We created a sample of 1% from each data source and merged them into a combined corpus.
set.seed(2025)
sample_data <- function(data, prob = 0.01) {
data[rbinom(length(data), 1, prob) == 1]
}
blogs_sample <- sample_data(blogs)
news_sample <- sample_data(news)
twitter_sample <- sample_data(twitter)
text_sample <- c(blogs_sample, news_sample, twitter_sample)
library(dplyr)
library(tidytext)
library(ggplot2)
library(tibble)
sample_tbl <- tibble(line = 1:length(text_sample), text = text_sample)
unigram <- sample_tbl %>%
unnest_tokens(word, text) %>%
count(word, sort = TRUE)
unigram %>%
slice_max(order_by = n, n = 20) %>%
ggplot(aes(x = reorder(word, n), y = n)) +
geom_col(fill = "steelblue") +
coord_flip() +
labs(title = "Top 20 Most Frequent Words", x = "Words", y = "Frequency")
bigram <- sample_tbl %>%
unnest_tokens(bigram, text, token = "ngrams", n = 2) %>%
count(bigram, sort = TRUE)
bigram %>%
slice_max(order_by = n, n = 20) %>%
ggplot(aes(x = reorder(bigram, n), y = n)) +
geom_col(fill = "darkgreen") +
coord_flip() +
labs(title = "Top 20 Most Frequent Bigrams", x = "Bigrams", y = "Frequency")
trigram <- sample_tbl %>%
unnest_tokens(trigram, text, token = "ngrams", n = 3) %>%
count(trigram, sort = TRUE)
trigram %>%
slice_max(order_by = n, n = 20) %>%
ggplot(aes(x = reorder(trigram, n), y = n)) +
geom_col(fill = "tomato") +
coord_flip() +
labs(title = "Top 20 Most Frequent Trigrams", x = "Trigrams", y = "Frequency")

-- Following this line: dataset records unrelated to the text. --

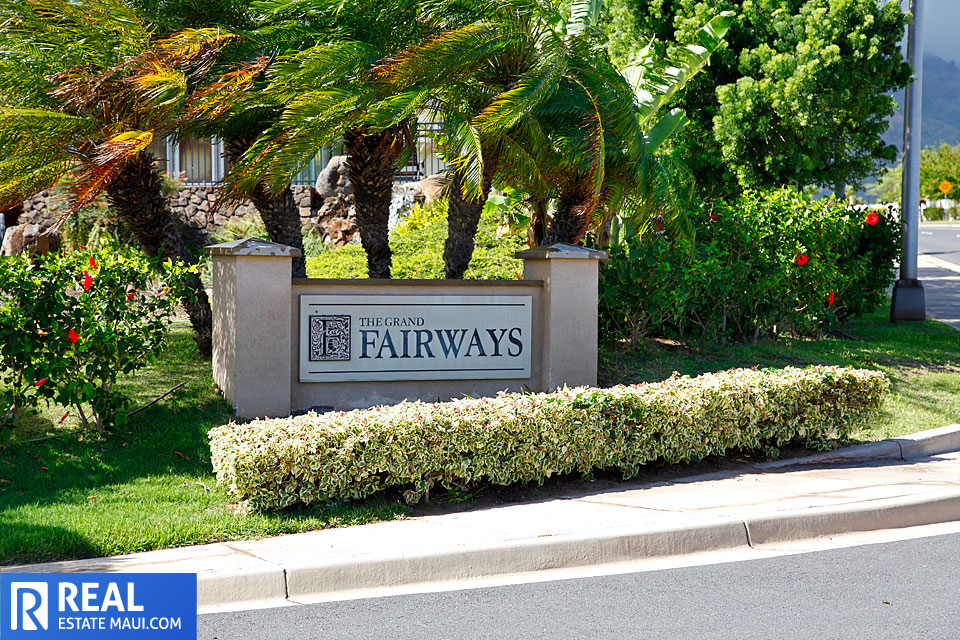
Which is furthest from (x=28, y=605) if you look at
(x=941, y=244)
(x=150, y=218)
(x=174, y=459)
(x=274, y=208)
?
(x=941, y=244)

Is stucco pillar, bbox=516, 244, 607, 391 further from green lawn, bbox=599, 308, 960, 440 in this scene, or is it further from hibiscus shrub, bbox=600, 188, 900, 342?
hibiscus shrub, bbox=600, 188, 900, 342

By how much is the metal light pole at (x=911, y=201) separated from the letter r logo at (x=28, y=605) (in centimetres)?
1378

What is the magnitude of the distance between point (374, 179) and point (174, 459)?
458 cm

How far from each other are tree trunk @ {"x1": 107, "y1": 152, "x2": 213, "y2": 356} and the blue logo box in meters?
5.68

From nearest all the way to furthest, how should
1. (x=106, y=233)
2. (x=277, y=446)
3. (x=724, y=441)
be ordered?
(x=277, y=446) → (x=724, y=441) → (x=106, y=233)

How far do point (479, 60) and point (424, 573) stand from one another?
17.7ft

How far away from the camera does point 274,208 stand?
10336mm

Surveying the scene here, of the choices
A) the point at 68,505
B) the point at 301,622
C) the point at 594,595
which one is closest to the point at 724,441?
the point at 594,595

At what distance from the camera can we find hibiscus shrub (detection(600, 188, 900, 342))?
35.8 ft

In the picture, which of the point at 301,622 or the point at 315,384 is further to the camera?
the point at 315,384

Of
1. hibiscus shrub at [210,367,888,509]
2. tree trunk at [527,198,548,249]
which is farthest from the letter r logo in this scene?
tree trunk at [527,198,548,249]

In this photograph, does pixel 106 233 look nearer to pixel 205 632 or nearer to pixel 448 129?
pixel 448 129

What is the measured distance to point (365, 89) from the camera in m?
8.50

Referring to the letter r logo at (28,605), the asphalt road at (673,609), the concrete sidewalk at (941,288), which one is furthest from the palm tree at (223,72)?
the concrete sidewalk at (941,288)
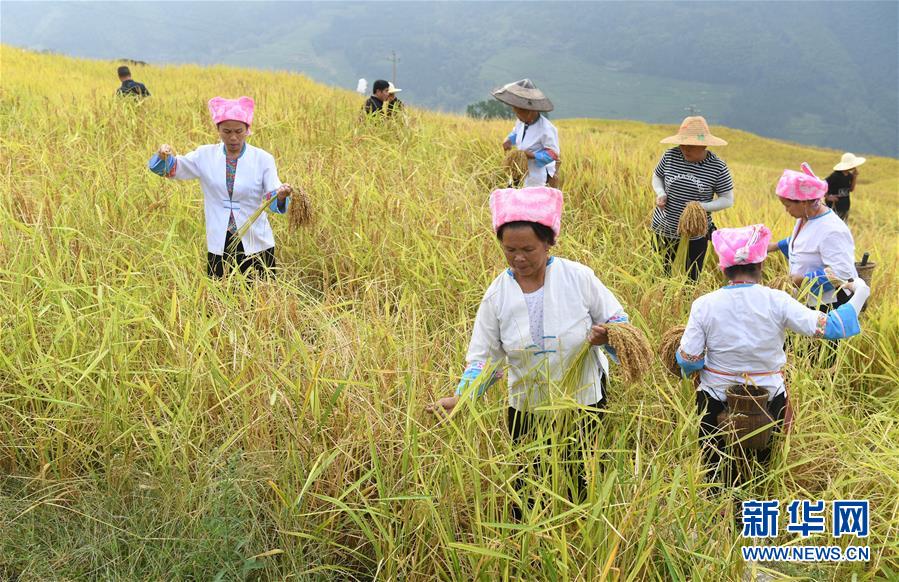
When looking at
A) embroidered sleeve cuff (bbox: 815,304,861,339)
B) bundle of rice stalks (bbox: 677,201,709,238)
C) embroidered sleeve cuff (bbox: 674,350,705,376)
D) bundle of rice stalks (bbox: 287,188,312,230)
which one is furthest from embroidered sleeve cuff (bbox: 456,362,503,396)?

The goal of this project is to develop a next-word prediction model, similar to those used in smart keyboards. Based on our exploratory analysis, we will create a model using n-gram frequency tables (1-gram, 2-gram, 3-gram). The key steps will include:
The final model will be deployed as a Shiny web app
using shinyapps.io. Users will input one or more words, and
the app will return a list of likely next words based on the training
data.
This milestone shows that the dataset has been successfully loaded, a representative sample has been created, and initial exploration of word frequency has been performed. We are now on track to begin building our prediction model and deploying it via Shiny.